_题目_: 请从含有"From the camera"的那一行开始，一字不改地抄写下面的行，一直抄到最后一行为止，首尾两行都要包括。

————

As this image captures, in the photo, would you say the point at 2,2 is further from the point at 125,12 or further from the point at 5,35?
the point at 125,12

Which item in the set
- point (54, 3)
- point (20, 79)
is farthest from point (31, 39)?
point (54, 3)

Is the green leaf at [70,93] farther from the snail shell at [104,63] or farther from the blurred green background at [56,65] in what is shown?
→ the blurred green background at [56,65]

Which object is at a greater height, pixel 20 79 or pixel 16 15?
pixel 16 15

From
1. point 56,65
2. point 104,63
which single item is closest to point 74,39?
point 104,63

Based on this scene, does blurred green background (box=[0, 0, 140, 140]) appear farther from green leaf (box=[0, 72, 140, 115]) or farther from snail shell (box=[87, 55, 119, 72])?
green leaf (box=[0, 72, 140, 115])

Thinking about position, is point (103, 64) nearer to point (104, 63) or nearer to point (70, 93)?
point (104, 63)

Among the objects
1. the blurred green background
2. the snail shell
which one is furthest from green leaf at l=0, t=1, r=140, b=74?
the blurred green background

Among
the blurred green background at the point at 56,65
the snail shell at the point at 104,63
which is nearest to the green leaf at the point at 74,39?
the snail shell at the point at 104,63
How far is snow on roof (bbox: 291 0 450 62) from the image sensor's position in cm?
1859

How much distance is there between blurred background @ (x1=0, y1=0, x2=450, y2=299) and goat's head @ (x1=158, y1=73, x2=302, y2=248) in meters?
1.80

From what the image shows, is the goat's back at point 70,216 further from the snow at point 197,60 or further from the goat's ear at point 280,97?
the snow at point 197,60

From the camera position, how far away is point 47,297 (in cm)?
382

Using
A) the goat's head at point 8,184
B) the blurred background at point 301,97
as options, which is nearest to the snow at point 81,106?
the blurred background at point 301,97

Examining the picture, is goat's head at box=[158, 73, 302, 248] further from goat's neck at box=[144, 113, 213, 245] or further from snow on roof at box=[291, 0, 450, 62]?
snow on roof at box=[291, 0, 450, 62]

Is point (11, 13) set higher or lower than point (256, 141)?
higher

————

_输出结果_:
From the camera position, how far away is point 47,297 (in cm)?
382

Using
A) the goat's head at point 8,184
B) the blurred background at point 301,97
as options, which is nearest to the snow at point 81,106?
the blurred background at point 301,97

Examining the picture, is goat's head at box=[158, 73, 302, 248] further from goat's neck at box=[144, 113, 213, 245] or further from snow on roof at box=[291, 0, 450, 62]?
snow on roof at box=[291, 0, 450, 62]

Is point (11, 13) set higher or lower than point (256, 141)?
higher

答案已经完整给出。